Kim Jong Un auf seltener Reise: Militärparade in Peking erwartet hohen Besuch
Der nordkoreanische Machthaber Kim Jong Un plant, demnächst nach Peking zu reisen, um an einer bedeutenden Militärparade teilzunehmen. Diese seltene Auslandsreise wird als ein Ausdruck der engen Verbundenheit zwischen China und Nordkorea interpretiert. Laut Vize-Außenminister Hong Lei begrüße China Kim herzlich in der Hauptstadt. Die Parade markiert den 80. Jahrestag des Sieges über Japan im Zweiten Weltkrieg, ein Anlass, der die historische Allianz der beiden Nationen unterstreicht.
Es ist bemerkenswert, dass Kim Jong Un äußerst selten das eigene Land verlässt. In den letzten sechs Jahren reiste er lediglich einmal ins Ausland, nämlich im September 2023 zu einem Gipfeltreffen mit Russlands Präsident Wladimir Putin. Dieser seltene Zusammenkunft fand auf dem Weltraumbahnhof Wostotschny nahe der chinesischen Grenze statt. Zuletzt besuchte Kim China im Januar 2019, um Gespräche mit Xi Jinping zu führen.
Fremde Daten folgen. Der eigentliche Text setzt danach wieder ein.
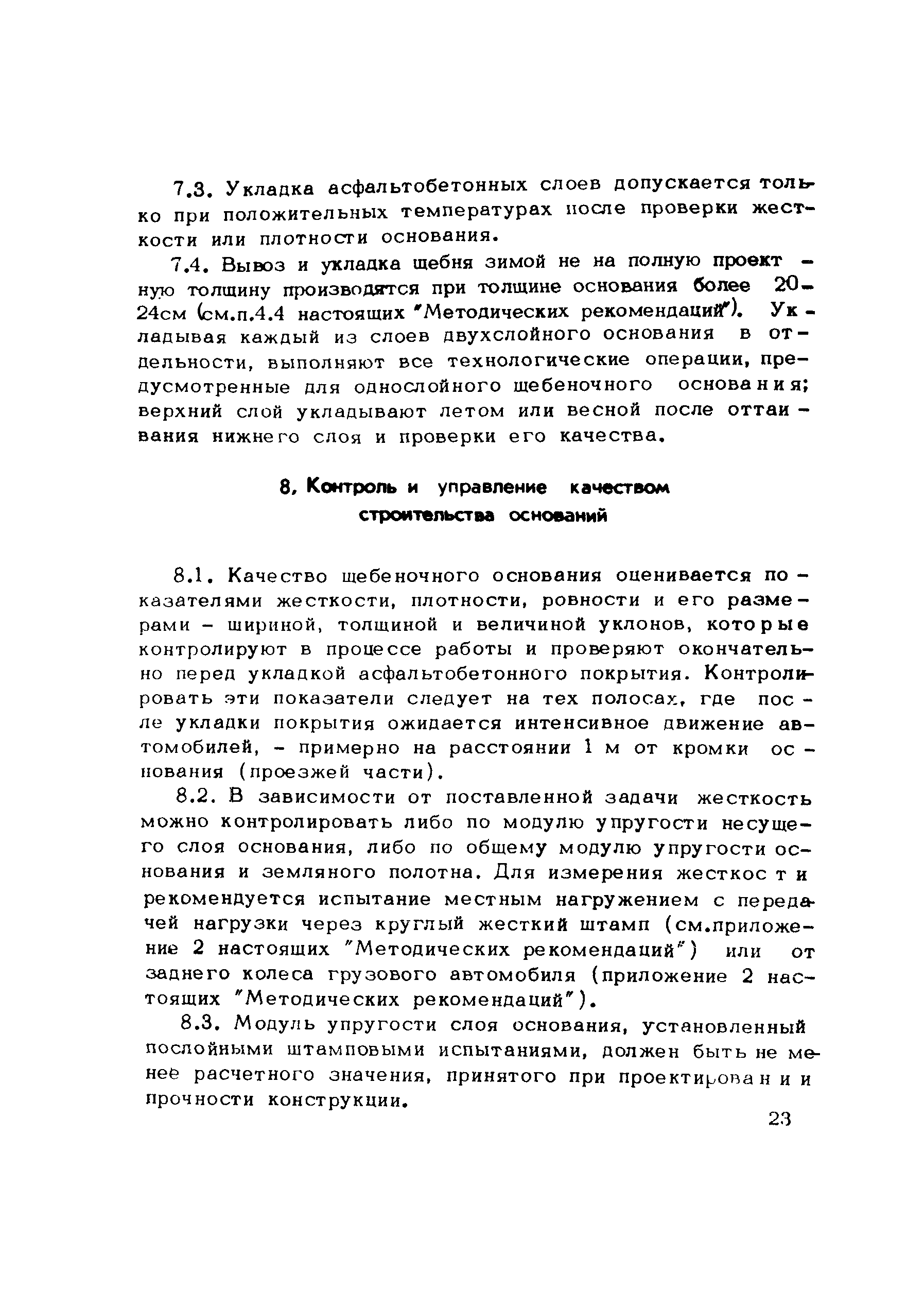 7.3. Укладка асфальтобетонных слоев допускается только при положительных температурах после проверки жесткости или плотности основания.

7.4. Вывоз и укладка щебня зимой не на полную проектную толщину производятся при толщине основания более 20-24см (см.п.4.4 настоящих "Методических рекомендаций"). Укладывая каждый из слоев двухслойного основания в отдельности, выполняют все технологические операции, предусмотренные для однослойного щебеночного основания; верхний слой укладывают летом или весной после оттаивания нижнего слоя и проверки его качества.

8. Контроль и управление качеством строительства оснований

8.1. Качество щебеночного основания оценивается показателями жесткости, плотности, ровности и его размерами - шириной, толщиной и величиной уклонов, которые контролируют в процессе работы и проверяют окончательно перед укладкой асфальтобетонного покрытия. Контролировать эти показатели следует на тех полосах, где после укладки покрытия ожидается интенсивное движение автомобилей, - примерно на расстоянии 1 м от кромки основания (проезжей части).

8.2. В зависимости от поставленной задачи жесткость можно контролировать либо по модулю упругости несущего слоя основания, либо по общему модулю упругости основания и земляного полотна. Для измерения жесткости рекомендуется испытание местным нагружением с передачей нагрузки через круглый жесткий штамп (см.приложение 2 настоящих "Методических рекомендаций") или от заднего колеса грузового автомобиля (приложение 2 настоящих "Методических рекомендаций").

8.3. Модуль упругости слоя основания, установленный послойными штамповыми испытаниями, должен быть не менее расчетного значения, принятого при проектировании прочности конструкции.

23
Neben Kim Jong Un wird auch der russische Präsident Wladimir Putin zur Militärparade am 3. September erwartet. Insgesamt werden hochrangige Vertreter aus 26 Nationen erwartet. Aus Europa wurden unter anderem Serbiens Präsident Aleksandar Vucic und der slowakische Ministerpräsident Robert Fico angekündigt.
China inszeniert diese seltenen Militärparaden nicht nur als Feierlichkeiten, sondern auch als politische Botschaft. Die bevorstehende Parade wird als Manifestation von Chinas militärischer Stärke wahrgenommen, wobei Präsident Xi Jinping eine Rede halten und neue Waffensysteme präsentieren wird. Obwohl diese Stärke auch als Machtdemonstration betrachtet werden könnte, sieht China darin eher einen Beitrag zum Frieden in einer zunehmend angespannten geopolitischen Region.